The Abe government, in the first place, intended to alleviate people’s burden of premium payments in October 2015. The period the people have to pay premiums to be eligible for national pension benefits was supposed to be cut to 10 years from the current 25 years, and low-income earners aged 65 and older were supposed to pay lower nursing-care premiums. However, associated with the decision to push off the date of an increase in the consumption tax rate, the government put off these reductions until April 2017. Then, Prime Minister Abe Shinzo again decided to postpone a tax increase and shelved the plan to implement the two measures as well.
The Abe government is presenting a combination of a tax hike and relief in premium payments as if it took the elderly’s earnest demands as hostages in order to have the general public accept a heavier consumption tax.

Records from a data collection
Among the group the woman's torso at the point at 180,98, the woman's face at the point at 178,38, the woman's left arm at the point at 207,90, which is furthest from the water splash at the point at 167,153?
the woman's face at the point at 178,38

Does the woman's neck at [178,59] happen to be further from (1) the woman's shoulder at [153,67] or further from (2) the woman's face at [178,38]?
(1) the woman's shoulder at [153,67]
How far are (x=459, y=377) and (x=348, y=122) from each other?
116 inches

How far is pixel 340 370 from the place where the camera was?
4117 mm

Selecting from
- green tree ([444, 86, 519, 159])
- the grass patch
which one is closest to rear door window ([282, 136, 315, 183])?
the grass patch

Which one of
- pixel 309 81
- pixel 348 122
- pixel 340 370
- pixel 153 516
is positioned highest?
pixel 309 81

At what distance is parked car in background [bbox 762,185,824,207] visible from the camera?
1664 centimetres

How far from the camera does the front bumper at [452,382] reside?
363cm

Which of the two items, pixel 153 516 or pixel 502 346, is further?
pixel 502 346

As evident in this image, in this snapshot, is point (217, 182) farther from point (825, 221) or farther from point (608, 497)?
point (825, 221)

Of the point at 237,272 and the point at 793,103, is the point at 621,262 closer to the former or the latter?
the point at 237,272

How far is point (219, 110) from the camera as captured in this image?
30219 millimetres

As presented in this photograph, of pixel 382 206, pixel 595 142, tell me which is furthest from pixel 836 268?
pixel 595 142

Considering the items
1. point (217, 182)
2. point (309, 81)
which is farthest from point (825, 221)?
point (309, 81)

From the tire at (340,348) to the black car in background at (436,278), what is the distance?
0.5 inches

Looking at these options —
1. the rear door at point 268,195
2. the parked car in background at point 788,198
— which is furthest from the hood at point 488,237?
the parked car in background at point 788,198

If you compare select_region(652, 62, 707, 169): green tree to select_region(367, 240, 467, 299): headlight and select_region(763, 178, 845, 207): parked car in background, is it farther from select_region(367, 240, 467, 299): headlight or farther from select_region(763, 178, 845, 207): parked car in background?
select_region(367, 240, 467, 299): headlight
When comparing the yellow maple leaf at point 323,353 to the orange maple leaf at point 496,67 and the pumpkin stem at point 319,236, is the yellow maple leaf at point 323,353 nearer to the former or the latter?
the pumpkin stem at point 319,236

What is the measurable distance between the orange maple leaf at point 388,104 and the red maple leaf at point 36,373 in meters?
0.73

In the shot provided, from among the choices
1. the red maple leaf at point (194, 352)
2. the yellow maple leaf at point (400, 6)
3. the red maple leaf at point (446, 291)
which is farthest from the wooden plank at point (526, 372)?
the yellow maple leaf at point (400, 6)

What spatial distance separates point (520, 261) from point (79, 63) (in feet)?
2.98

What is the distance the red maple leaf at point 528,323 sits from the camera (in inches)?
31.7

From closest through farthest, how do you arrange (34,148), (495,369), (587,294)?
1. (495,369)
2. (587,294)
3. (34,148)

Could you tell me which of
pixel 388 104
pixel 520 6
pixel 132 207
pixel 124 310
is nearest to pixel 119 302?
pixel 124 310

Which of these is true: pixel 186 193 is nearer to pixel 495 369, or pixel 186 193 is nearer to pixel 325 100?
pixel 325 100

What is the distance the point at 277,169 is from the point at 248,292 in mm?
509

**STATED TASK:** Write the next part of the text on the Abe government's postponed pension and nursing-care premium relief, picking up after its final sentence.

**RESPONSE TO THE TASK:**
Regarding the payment period of pension premiums, no such period exists in France, Belgium, Holland, or Sweden. People in Germany and Italy have to have paid premiums for five years. The 10-year-period applies to the U.K., the U.S. and South Korea.
Japanese Communist Party Secretariat Head Koike Akira showed these examples to the House of Councilors Committee on health and welfare (April 14). In response to Koike, Health and Welfare Minister Shiozaki Yasuhisa had no choice but to say, “I’ve also been thinking that the length of the period over which pension premiums must be paid in Japan is relatively long.”
In Japan, the people receive no pension benefits even if they have paid premiums for 24 years and 11 months. They must complete the full 25 years. The Japanese pension system is extremely defective. Despite this, the present government ardently clings to the tie-up of a tax hike with cuts in premium payments.
The amount of public funds needed to shorten the premium payment period will be 30 billion yen. Another 70 billion yen will be necessary for the full implementation of cuts in nursing-care premiums.
Meanwhile, the increase in revenues from the consumption tax hike from 5% to 8% amounted to 8.2 trillion yen. The government, however, used only 1.35 trillion yen of that for partial revisions in social welfare programs. The rest, 6.85 trillion yen, went toward spending for other purposes.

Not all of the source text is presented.